South Jersey police chief charged with hate crimes now facing racial discrimination lawsuit from Black developer
"The years-long campaign against Mr. Johnson was clearly designed to make him choose between leaving the Township or bankrupting him," the lawsuit states.
The former South Jersey police chief indicted on charges of excessive force and hate crimes for allegedly assaulting a handcuffed Black teenager during a 2016 arrest is now facing a lawsuit that claims he racially discriminated against a Black real estate developer.
The developer, former NFL wide receiver Kevin Johnson, filed a lawsuit in U.S. District Court last week alleging that Bordentown Township officials, including Frank Nucera Jr., who is white and had held the dual positions of police chief and township administrator, delayed his real estate project for several years because of his race.
The lawsuit comes almost a year after a federal jury found Nucera guilty of lying to the FBI in his hate-crime assault trial, but declared a mistrial on two of the most serious charges against him, using excessive force and denying Timothy Stroye’s civil rights.
During the trial, prosecutors argued that Nucera had a history of making racist comments. Jurors heard secret recordings of the former chief using slurs to refer to Blacks, Mexicans, and Asians. Former township co-administrator and Clerk Colleen M. Eckert had also testified during the trial that she and Nucera referred to Johnson using the N-word.

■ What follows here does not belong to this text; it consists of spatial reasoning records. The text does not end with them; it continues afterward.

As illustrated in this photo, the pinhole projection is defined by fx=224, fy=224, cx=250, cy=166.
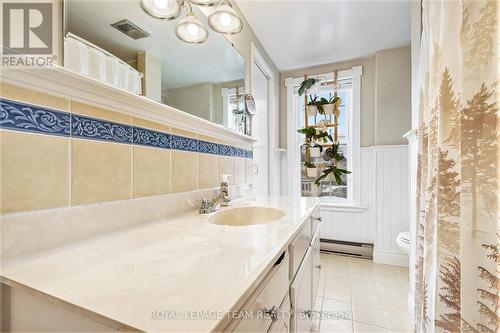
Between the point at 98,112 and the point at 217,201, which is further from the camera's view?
the point at 217,201

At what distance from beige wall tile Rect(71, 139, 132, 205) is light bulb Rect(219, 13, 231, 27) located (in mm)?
899

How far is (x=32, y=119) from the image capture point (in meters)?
0.56

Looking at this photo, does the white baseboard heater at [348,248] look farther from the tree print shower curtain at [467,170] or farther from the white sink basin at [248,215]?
the tree print shower curtain at [467,170]

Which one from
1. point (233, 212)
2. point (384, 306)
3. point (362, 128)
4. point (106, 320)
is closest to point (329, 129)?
point (362, 128)

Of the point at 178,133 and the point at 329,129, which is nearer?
the point at 178,133

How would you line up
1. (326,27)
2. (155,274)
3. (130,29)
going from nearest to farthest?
1. (155,274)
2. (130,29)
3. (326,27)

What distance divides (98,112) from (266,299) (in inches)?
29.1

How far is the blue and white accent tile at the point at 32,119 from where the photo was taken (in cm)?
52

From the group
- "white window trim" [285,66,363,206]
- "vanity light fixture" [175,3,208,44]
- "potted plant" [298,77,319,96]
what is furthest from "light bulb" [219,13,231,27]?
"white window trim" [285,66,363,206]

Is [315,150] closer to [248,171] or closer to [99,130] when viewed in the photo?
[248,171]

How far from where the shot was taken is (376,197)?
Answer: 256 centimetres

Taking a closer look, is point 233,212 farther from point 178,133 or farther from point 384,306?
point 384,306

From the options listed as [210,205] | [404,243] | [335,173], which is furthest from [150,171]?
[335,173]

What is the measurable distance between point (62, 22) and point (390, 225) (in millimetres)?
2973
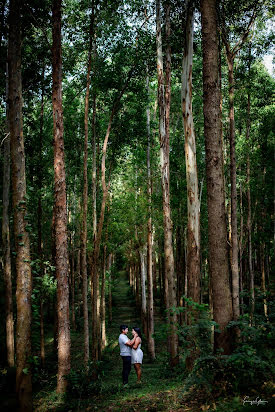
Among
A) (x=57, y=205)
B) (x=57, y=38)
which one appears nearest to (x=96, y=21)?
(x=57, y=38)

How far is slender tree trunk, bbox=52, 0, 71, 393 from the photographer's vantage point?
8789 mm

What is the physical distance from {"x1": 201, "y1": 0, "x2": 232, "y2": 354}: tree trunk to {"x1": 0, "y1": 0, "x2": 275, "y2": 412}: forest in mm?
22

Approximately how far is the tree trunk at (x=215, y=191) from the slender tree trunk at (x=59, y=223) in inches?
165

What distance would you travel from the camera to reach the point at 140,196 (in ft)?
65.7

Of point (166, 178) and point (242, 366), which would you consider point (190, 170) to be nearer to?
point (166, 178)

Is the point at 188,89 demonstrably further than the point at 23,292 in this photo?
Yes

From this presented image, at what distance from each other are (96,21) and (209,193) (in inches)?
402

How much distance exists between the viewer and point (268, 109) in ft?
75.7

The civil rights lawsuit, first reported by the New Jersey Law Journal, cites those allegations, and calls both Nucera and Eckert, who is also a defendant in the suit, “irredeemable racists.”
“They were words, but not actions,” Rocco Cipparone, Nucera’s attorney in the criminal case, said Friday, referring to the recordings of his client. Though he is not representing Nucera in the civil rights lawsuit, Cipparone said Nucera “has consistently denied that he had ever taken any adverse action against anyone based on race.”
Michael P. Theokas, the Bordentown Township administrator, said the township does not comment on pending litigation. Eckert could not be reached for comment. Johnson’s attorney, Larry Hardcastle, said neither of them had additional comments beyond the suit.
Johnson, who became a developer after an injury ended his professional football career in 2005, set out to build mixed-use developments in the Bordentown area. He had been a wide receiver for Syracuse University before playing seven seasons for the Cleveland Browns, Jacksonville Jaguars, Baltimore Ravens, and Detroit Lions.
But as Johnson began more than a decade ago to redevelop a 32-acre site along Route 130, he says in the suit, township officials diverted him on a years-long journey through unnecessary hurdles.
The lawsuit lays out how, according to Johnson, the township put up roadblocks to delay approvals, violated signed agreements, and forced Johnson to abide by tougher restrictions than white developers.
While the township required other sites to make 10% to 15% of all units affordable, it raised that to 25% for Johnson’s project, he alleges, “making the project almost unaffordable to build.”
Johnson also alleges that Nucera told his officers not to use Johnson’s gym, Team85 Fitness & Wellness.
He didn’t understand why “his effort to bring high-value medical services, upscale housing, and business redevelopment to an economically blighted area of Bordentown was met with such resistance,” according to the lawsuit.
But then, the lawsuit alleges, the criminal indictment of Nucera made the reason clear: “The individuals controlling Bordentown [Township] were deeply racist.”
“In the eyes of Bordentown’s decision-makers, there was a single, immutable difference between Mr. Johnson and all of those other developers,” the lawsuit says. “He is an African-American developer and the others were not.”
Court records revealed years' worth of secret recordings of Nucera, capturing racist remarks on tape. Nucera is quoted often using the N-word and comparing Black people to ISIS. Court documents also allege he instructed officers to bring dogs to certain high school basketball games to intimidate Black attendees.
Nucera resigned in January 2017 from his police and administrator positions as chief after learning the FBI was investigating him.
Johnson has been able to move forward with his development plans, as shown by Team Campus Bordentown, which consists of a health and wellness facility; a Fulton Bank; a medical building complex; and his business headquarters. His website also includes plans for Team Campus North, a sister site with more medical, office, commercial, and retail space.
“The township adopted Nucera’s racism as its official policy,” the lawsuit states. “The years-long campaign against Mr. Johnson was clearly designed to make him choose between leaving the township or bankrupting him.”